START

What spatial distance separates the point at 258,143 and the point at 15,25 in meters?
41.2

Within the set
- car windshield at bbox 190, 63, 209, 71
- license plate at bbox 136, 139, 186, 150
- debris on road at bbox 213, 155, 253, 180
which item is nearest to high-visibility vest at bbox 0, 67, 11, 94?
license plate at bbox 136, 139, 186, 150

END

Transcribe the material above word for word.

Written solution:
What spatial distance separates the point at 258,143 and the point at 15,25 in meters?
41.2

Within the set
- car windshield at bbox 190, 63, 209, 71
- license plate at bbox 136, 139, 186, 150
- debris on road at bbox 213, 155, 253, 180
which item is nearest to high-visibility vest at bbox 0, 67, 11, 94?
license plate at bbox 136, 139, 186, 150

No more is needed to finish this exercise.